:: Task goal ::
From the line that contains "request_url: https://www.google.com/recaptcha/api2/aframe" to the last line of the entries, write each line out exactly; include both ends and nothing else.

:: Source records ::
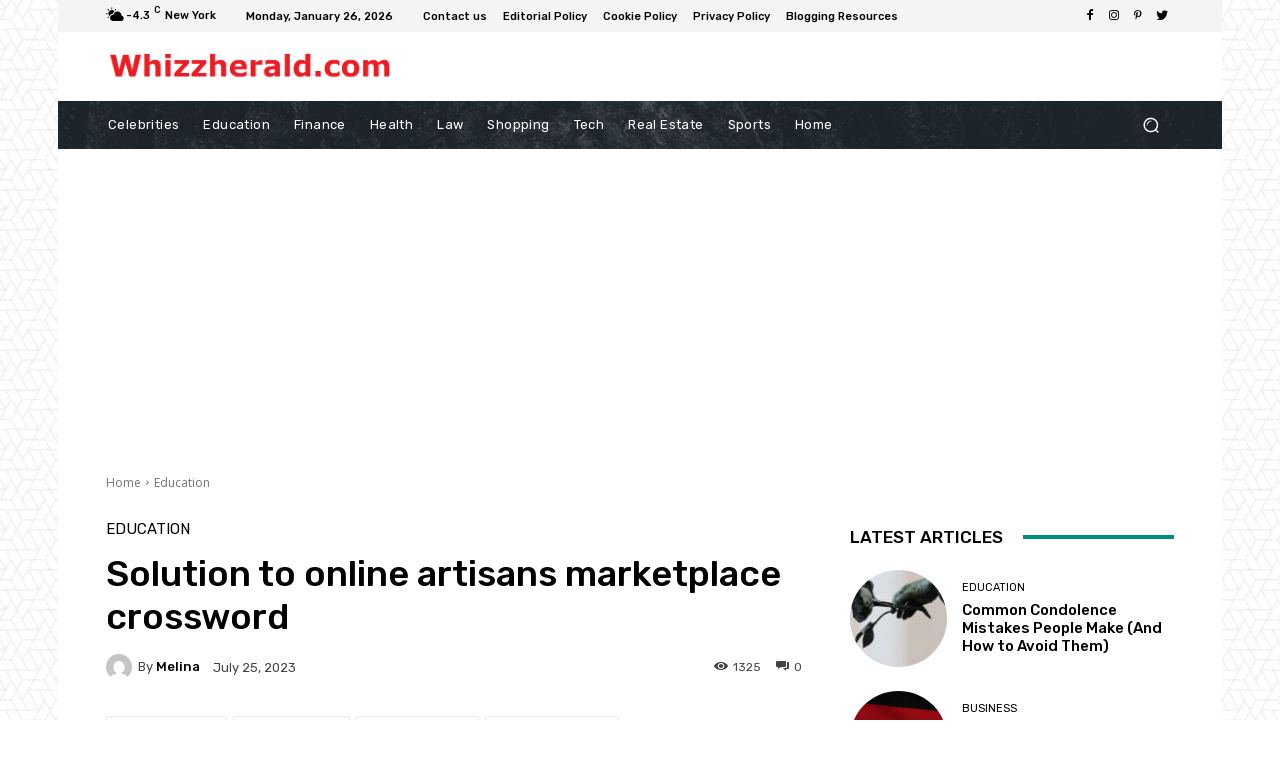

--- FILE ---
content_type: text/html; charset=utf-8
request_url: https://www.google.com/recaptcha/api2/aframe
body_size: 268
content:
<!DOCTYPE HTML><html><head><meta http-equiv="content-type" content="text/html; charset=UTF-8"></head><body><script nonce="zEwA72eNyT15V00ULmIu4w">/** Anti-fraud and anti-abuse applications only. See google.com/recaptcha */ try{var clients={'sodar':'https://pagead2.googlesyndication.com/pagead/sodar?'};window.addEventListener("message",function(a){try{if(a.source===window.parent){var b=JSON.parse(a.data);var c=clients[b['id']];if(c){var d=document.createElement('img');d.src=c+b['params']+'&rc='+(localStorage.getItem("rc::a")?sessionStorage.getItem("rc::b"):"");window.document.body.appendChild(d);sessionStorage.setItem("rc::e",parseInt(sessionStorage.getItem("rc::e")||0)+1);localStorage.setItem("rc::h",'1769470455293');}}}catch(b){}});window.parent.postMessage("_grecaptcha_ready", "*");}catch(b){}</script></body></html>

:: Answer to this problem ::
request_url: https://www.google.com/recaptcha/api2/aframe
body_size: 268
content:
<!DOCTYPE HTML><html><head><meta http-equiv="content-type" content="text/html; charset=UTF-8"></head><body><script nonce="zEwA72eNyT15V00ULmIu4w">/** Anti-fraud and anti-abuse applications only. See google.com/recaptcha */ try{var clients={'sodar':'https://pagead2.googlesyndication.com/pagead/sodar?'};window.addEventListener("message",function(a){try{if(a.source===window.parent){var b=JSON.parse(a.data);var c=clients[b['id']];if(c){var d=document.createElement('img');d.src=c+b['params']+'&rc='+(localStorage.getItem("rc::a")?sessionStorage.getItem("rc::b"):"");window.document.body.appendChild(d);sessionStorage.setItem("rc::e",parseInt(sessionStorage.getItem("rc::e")||0)+1);localStorage.setItem("rc::h",'1769470455293');}}}catch(b){}});window.parent.postMessage("_grecaptcha_ready", "*");}catch(b){}</script></body></html>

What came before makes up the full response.